A própria burguesia, característica da nova era, mostrava-se incapaz de ombrear com os seus pares micaelenses e acompanhava a custo o surto industrial. As fábricas de álcool e tabaco, estabelecidas na cidade a partir de 1880, tiveram sempre uma posição secundária e se fizeram ricaços não conseguiram criar verdadeiramente ricos. Angra refugiava-se na imagem de uma aurea mediocritas, que passou a cultivar. Mesmo no domínio político, nas horas decisivas das lutas pela autonomia e livre administração dos Açores pelos Açorianos, os angrenses, ainda que com ideias interessantes, não conseguiram comandar o processo. Limitaram-se a usufruir das vantagens da lei e a instituir uma Junta Geral Autónoma (1898). Este panorama manter-se-á ao longo da I República e do Estado Novo, voltando a cidade a crescer só nos anos 50 do nosso século, com a abertura de novos arruamentos na zona da Pedreira, entre a velha Rua da Guarita e o mar. A cidade, apesar do surto dos lacticínios e das fábricas de transformação do leite em manteiga e queijo em que foi pioneira, passou a ser essencialmente um centro administrativo. Contudo, a partir da Segunda Guerra Mundial, quando presenciou a chegada de tropas continentais para prepararem a defesa dos Açores e assistiu, em 1943, ao desembarque dos Aliados, a caminho das Lajes, a cidade perdeu o predomínio militar com a saída do comandante militar para Ponta Delgada, mas conheceu um certo surto de progresso com a instalação em novos edifícios de serviços como o liceu, o tribunal, a biblioteca pública e o museu e um incontestável movimento cultural que lhe deu projecção regional, à volta do Instituto Histórico da ilha Terceira, do Instituto Açoriano de Cultura e das Semanas de Estudos, promovidas por este.

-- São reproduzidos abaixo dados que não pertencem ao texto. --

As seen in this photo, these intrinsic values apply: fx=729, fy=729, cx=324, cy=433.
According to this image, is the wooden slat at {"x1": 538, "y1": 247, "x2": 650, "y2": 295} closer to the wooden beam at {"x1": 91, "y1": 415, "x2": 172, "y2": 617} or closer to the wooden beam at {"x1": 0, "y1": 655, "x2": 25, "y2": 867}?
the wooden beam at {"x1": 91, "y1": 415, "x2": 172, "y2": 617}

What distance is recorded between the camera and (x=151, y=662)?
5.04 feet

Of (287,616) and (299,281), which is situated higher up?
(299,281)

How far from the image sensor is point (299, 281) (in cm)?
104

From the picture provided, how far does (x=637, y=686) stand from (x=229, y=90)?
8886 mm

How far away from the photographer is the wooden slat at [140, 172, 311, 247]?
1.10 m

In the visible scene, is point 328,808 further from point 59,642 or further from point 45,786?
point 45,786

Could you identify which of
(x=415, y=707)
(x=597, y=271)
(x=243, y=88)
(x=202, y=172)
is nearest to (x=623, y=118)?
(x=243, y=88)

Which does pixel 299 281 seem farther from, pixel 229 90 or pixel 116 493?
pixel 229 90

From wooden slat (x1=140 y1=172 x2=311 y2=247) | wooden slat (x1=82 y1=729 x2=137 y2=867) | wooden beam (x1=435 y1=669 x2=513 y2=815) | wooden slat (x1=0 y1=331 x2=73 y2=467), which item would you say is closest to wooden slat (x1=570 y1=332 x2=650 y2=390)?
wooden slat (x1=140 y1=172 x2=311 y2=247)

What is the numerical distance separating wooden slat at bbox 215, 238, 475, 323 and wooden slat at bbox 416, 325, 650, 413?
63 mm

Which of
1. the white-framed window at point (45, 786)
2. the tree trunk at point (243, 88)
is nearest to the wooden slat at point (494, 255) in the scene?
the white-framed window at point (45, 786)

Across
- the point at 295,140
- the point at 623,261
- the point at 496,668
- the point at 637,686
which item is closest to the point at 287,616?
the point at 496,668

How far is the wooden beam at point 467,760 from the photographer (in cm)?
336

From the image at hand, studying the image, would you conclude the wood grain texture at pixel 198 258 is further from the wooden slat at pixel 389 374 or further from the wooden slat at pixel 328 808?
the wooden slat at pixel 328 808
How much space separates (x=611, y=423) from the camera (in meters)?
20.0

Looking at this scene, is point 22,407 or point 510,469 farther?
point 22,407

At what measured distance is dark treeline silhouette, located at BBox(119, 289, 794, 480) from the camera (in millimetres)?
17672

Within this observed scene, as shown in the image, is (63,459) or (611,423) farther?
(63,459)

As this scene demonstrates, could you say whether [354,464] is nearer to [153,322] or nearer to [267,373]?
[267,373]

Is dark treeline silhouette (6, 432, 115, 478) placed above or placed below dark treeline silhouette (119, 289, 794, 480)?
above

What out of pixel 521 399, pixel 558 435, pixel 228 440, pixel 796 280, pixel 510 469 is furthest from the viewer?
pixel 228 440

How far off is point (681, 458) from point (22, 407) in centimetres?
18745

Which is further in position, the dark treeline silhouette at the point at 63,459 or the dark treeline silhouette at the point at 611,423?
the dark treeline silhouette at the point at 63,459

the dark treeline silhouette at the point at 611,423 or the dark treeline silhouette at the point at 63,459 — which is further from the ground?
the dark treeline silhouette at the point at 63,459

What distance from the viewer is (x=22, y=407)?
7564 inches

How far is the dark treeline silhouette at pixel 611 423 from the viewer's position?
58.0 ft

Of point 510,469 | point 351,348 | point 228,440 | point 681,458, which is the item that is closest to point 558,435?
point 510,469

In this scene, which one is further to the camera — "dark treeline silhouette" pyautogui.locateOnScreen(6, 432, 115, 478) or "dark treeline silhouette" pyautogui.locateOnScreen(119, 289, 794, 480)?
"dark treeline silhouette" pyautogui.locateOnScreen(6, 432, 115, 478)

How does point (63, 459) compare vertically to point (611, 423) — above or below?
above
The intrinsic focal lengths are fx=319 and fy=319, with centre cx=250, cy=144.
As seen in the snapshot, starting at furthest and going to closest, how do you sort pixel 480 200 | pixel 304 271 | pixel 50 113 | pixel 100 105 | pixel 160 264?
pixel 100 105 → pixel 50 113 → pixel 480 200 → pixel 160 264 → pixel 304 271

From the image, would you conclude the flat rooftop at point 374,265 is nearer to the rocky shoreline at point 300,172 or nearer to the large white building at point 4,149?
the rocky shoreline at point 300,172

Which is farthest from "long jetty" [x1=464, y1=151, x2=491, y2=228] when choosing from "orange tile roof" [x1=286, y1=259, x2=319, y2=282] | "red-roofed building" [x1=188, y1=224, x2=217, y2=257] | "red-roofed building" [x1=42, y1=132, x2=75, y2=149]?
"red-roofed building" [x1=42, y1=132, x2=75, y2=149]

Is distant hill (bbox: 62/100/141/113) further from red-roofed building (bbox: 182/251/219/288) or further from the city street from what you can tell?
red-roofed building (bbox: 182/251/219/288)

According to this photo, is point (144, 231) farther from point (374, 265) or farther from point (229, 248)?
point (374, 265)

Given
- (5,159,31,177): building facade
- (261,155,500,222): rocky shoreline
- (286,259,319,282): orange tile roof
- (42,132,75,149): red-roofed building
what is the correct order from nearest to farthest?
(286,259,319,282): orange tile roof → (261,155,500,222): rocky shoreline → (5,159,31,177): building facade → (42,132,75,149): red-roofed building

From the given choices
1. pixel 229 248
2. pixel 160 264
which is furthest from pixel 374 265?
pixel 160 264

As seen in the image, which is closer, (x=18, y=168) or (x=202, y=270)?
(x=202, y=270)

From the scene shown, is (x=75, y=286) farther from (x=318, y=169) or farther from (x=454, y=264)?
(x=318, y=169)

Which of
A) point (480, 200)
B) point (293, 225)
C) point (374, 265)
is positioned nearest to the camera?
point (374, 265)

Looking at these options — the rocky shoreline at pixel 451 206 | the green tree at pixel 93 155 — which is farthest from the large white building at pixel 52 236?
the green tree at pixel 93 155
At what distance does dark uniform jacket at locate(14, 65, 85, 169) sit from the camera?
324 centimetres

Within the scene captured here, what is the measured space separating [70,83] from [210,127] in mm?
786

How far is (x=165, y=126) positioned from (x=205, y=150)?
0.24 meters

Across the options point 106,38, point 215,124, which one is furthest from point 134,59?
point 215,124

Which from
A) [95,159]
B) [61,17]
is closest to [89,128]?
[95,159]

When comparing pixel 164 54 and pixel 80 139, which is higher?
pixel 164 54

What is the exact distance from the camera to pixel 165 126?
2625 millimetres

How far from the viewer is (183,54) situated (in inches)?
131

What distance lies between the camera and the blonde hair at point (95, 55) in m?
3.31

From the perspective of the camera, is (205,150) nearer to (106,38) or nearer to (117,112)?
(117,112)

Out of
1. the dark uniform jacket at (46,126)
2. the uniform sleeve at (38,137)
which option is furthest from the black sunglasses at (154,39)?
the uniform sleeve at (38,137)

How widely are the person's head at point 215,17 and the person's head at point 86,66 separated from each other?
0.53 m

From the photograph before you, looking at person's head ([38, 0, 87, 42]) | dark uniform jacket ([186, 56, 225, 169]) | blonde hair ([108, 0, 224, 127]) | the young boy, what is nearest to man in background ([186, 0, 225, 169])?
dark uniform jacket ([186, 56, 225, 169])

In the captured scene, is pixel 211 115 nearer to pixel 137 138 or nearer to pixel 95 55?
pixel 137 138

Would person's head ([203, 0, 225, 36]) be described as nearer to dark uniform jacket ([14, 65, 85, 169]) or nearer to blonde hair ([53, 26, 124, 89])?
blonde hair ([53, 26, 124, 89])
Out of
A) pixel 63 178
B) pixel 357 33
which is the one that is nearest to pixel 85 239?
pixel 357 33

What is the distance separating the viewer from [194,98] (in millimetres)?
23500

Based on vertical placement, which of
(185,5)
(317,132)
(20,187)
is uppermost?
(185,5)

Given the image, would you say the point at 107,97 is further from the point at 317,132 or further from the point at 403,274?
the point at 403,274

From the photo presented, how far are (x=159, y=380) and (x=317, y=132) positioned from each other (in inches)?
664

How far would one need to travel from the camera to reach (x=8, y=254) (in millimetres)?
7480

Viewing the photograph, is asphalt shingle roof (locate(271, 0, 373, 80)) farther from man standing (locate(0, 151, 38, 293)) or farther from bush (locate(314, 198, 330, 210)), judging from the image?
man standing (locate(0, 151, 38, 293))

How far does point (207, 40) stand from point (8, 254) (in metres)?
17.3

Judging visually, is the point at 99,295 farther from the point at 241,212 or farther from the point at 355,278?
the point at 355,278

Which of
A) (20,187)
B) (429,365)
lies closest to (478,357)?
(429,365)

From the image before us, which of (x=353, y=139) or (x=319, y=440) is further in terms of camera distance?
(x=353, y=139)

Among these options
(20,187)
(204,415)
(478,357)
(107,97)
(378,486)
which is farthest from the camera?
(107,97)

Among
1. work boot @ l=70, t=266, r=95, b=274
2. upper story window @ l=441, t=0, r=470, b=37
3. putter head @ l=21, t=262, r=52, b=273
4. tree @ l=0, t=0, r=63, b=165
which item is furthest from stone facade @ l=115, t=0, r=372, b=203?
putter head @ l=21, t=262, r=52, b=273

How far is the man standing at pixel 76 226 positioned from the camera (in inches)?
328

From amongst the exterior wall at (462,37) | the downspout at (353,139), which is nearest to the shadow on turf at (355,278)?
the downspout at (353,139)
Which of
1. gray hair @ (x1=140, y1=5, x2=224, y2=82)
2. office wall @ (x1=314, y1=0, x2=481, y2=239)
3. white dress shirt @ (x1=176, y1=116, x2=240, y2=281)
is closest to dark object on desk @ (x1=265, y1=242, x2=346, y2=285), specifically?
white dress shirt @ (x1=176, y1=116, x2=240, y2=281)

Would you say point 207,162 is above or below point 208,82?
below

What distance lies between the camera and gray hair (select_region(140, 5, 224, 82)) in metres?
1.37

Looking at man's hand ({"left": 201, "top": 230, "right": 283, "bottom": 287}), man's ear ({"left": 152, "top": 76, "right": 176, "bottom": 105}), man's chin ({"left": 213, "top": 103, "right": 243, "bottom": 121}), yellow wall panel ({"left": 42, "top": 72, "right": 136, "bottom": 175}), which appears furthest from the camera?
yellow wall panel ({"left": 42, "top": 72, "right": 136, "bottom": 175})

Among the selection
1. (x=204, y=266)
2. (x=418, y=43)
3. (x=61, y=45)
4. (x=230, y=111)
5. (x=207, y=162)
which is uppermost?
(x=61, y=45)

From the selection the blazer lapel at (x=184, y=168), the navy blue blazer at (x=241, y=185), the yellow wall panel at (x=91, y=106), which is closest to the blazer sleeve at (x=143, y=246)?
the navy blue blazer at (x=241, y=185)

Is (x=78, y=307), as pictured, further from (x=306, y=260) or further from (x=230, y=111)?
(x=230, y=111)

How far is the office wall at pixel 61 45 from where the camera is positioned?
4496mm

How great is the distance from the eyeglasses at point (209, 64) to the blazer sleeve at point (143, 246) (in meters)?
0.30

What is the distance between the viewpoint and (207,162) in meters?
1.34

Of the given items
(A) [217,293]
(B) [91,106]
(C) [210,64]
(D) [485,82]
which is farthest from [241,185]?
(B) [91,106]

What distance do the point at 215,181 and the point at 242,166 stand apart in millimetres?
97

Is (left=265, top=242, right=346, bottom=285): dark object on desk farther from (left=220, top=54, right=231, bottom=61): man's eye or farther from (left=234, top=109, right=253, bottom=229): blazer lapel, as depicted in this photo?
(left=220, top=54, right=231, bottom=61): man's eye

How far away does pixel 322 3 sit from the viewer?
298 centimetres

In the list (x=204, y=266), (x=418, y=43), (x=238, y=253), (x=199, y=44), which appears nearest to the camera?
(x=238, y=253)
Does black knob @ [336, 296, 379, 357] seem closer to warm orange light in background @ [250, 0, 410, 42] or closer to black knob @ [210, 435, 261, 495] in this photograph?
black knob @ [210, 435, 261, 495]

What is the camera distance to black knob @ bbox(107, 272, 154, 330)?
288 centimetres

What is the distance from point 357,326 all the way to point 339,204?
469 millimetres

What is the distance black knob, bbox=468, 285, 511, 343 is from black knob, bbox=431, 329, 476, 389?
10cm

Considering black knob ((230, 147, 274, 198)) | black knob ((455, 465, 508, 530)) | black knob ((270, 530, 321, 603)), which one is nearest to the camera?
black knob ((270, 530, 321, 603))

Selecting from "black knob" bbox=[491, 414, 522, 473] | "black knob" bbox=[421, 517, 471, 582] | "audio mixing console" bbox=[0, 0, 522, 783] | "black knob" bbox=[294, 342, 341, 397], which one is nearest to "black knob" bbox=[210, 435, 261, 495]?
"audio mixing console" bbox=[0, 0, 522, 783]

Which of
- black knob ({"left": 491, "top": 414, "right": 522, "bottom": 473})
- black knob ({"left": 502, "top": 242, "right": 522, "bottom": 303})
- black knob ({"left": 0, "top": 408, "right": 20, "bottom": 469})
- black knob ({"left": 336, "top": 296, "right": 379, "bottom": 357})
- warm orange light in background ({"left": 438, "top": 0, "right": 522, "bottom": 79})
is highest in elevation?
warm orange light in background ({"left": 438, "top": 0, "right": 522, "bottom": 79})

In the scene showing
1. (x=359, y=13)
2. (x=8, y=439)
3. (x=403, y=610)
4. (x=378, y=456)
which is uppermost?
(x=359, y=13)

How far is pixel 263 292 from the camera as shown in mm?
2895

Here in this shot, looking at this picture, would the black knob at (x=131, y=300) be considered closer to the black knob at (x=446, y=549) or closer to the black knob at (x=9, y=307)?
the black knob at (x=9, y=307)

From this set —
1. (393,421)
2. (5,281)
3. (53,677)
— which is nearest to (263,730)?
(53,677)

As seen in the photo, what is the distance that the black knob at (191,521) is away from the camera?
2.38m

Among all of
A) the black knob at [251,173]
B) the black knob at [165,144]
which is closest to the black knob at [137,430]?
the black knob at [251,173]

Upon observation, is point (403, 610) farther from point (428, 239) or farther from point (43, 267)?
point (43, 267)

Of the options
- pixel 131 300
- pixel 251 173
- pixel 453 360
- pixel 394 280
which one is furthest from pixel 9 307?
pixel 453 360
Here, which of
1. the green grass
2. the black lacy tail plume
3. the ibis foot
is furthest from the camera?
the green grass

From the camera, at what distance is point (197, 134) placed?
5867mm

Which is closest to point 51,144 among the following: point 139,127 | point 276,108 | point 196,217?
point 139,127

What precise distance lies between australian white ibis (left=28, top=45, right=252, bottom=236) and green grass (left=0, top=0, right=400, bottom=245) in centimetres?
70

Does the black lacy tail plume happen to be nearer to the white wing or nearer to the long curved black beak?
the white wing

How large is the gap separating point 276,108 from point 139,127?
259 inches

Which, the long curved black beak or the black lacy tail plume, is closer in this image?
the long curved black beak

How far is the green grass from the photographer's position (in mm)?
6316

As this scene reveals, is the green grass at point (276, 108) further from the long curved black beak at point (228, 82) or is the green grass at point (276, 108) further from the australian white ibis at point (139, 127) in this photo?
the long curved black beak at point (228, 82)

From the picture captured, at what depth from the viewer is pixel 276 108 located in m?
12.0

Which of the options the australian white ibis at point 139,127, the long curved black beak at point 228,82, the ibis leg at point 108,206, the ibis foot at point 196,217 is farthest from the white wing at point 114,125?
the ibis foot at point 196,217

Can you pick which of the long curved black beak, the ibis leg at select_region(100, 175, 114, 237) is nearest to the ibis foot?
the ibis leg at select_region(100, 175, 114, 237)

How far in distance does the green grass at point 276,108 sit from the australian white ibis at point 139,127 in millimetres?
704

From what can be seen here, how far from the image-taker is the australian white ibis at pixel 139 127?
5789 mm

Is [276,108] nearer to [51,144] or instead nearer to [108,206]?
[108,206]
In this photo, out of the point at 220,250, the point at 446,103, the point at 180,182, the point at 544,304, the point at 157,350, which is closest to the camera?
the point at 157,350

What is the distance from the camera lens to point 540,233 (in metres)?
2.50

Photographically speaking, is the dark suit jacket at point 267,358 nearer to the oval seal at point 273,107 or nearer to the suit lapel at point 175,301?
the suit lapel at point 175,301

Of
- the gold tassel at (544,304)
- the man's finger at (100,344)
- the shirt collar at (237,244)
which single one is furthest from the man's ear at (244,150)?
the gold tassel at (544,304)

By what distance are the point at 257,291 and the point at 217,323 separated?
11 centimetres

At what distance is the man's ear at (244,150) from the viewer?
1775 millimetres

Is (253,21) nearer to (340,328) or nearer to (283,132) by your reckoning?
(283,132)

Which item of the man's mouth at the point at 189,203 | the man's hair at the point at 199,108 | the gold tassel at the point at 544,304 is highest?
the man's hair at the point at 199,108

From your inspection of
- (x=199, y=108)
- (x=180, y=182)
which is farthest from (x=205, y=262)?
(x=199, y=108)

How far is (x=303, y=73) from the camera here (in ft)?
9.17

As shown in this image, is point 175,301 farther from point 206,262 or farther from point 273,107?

A partir de 1976, no novo sistema democrático de autonomia política e constitucional, Angra passou a ser a residência do ministro da República e a sede de três secretarias regionais (Educação e Cultura, Assuntos Sociais e Administração Pública), estabelecendo-se nela também um dos Pólos da Universidade dos Açores (Ciências Agrárias e Desenvolvimento animal).
No dia 1.1.1980, a cidade foi parcialmente destruída por um violento sismo, conseguindo, contudo, ainda que com perdas irreparáveis no seu património, reconstruir-se e renascer das cinzas, como a Fénix, que no século xvii Maldonado havia escolhido para símbolo de Angra, e estender-se a novos bairros, como o de Santa Luzia e do Desterro.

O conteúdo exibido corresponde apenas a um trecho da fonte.